## REQUIRED ACTION 1
Copy word for word the part of the passage below about families denying heart disease that opens with the words containing "THE FAMILY SCRAMBLE: PRETENDING" and closes with "was an example.".
## REQUIRED ACTION 2
Write the next part of the passage below about heart patients and their families pretending the illness is not real, picking up after its last sentence.

## READING PASSAGE
--------------------------------------------------

THE FAMILY SCRAMBLE: PRETENDING NOTHING HAS HAPPENED
Heart patients and their families sometimes cooperate in denying that anyone in the family has heart disease; they seem to be playing a game of pretending that the illness is not real. This might lead to the nine signs of poor family coping described earlier in this chapter. In my experience, it is a mistake to assume that patients who deny illness are necessarily afraid of being sick. Although they often are, denial of illness frequently has more to do with the patient's fear of the impact that open acknowledgment of the illness will have on loved ones. Mr. Russo was an example.

--------------------------------------------------

(Dataset entries)
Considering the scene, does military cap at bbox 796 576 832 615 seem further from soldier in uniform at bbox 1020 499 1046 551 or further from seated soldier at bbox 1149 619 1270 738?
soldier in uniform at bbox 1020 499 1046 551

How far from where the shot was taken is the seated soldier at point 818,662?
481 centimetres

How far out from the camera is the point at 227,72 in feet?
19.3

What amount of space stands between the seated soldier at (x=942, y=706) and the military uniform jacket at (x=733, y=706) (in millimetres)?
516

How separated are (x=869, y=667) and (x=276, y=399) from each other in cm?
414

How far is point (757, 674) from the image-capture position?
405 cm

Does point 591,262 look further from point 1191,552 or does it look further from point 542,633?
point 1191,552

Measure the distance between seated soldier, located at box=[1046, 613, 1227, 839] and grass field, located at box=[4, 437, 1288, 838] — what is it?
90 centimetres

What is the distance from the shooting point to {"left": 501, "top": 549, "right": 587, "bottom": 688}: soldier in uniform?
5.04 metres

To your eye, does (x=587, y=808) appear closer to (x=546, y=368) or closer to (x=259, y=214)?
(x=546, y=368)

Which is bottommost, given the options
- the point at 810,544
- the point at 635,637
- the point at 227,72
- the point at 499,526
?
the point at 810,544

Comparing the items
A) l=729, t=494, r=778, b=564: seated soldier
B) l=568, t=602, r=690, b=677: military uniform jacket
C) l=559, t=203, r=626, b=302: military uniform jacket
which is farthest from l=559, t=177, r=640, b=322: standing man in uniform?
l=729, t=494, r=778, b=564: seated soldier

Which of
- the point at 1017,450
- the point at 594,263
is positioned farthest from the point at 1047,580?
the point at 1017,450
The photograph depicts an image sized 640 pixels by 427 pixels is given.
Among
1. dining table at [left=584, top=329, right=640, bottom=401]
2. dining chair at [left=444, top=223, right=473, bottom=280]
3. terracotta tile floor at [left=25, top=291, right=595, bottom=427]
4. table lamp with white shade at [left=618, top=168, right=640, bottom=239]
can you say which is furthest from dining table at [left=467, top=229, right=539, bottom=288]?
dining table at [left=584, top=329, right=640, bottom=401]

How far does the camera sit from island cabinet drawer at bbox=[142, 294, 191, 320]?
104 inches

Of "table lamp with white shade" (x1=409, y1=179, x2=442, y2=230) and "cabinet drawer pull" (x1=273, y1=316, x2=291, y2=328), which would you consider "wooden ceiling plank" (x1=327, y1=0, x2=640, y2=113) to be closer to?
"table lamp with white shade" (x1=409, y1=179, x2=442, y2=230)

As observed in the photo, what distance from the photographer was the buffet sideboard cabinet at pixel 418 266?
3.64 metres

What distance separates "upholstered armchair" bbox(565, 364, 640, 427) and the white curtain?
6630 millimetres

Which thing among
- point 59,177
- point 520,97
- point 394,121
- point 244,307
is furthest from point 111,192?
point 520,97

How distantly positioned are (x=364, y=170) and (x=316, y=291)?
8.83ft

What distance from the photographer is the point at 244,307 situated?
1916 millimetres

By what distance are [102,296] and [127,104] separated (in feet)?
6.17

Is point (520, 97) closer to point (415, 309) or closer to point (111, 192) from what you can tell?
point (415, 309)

--------------------------------------------------

## OUTPUT 1
THE FAMILY SCRAMBLE: PRETENDING NOTHING HAS HAPPENED
Heart patients and their families sometimes cooperate in denying that anyone in the family has heart disease; they seem to be playing a game of pretending that the illness is not real. This might lead to the nine signs of poor family coping described earlier in this chapter. In my experience, it is a mistake to assume that patients who deny illness are necessarily afraid of being sick. Although they often are, denial of illness frequently has more to do with the patient's fear of the impact that open acknowledgment of the illness will have on loved ones. Mr. Russo was an example.

## OUTPUT 2
Mr. Russo was the elderly, powerful patriarch of a close-knit family. He had lived much of his life accepting the role of protecting his wife from worries in order to help her cope with her tendency to suffer bouts of depression. When this man had a massive heart attack, he refused to implement cardiac rehabilitation recommendations. Whenever he was confronted by his doctor for his failure to begin exercising or stop smoking, Mr. Russo would simply say, "I'm not the only one to consider here."
This patient's reaction to his illness was certainly unhealthy from a medical standpoint, but his reaction made sense according to the unique logic of family teamwork. He denied his illness rather than force his wife to remember that he was sick. He did not have undue fears for himself; he was protecting his wife, just as he always had.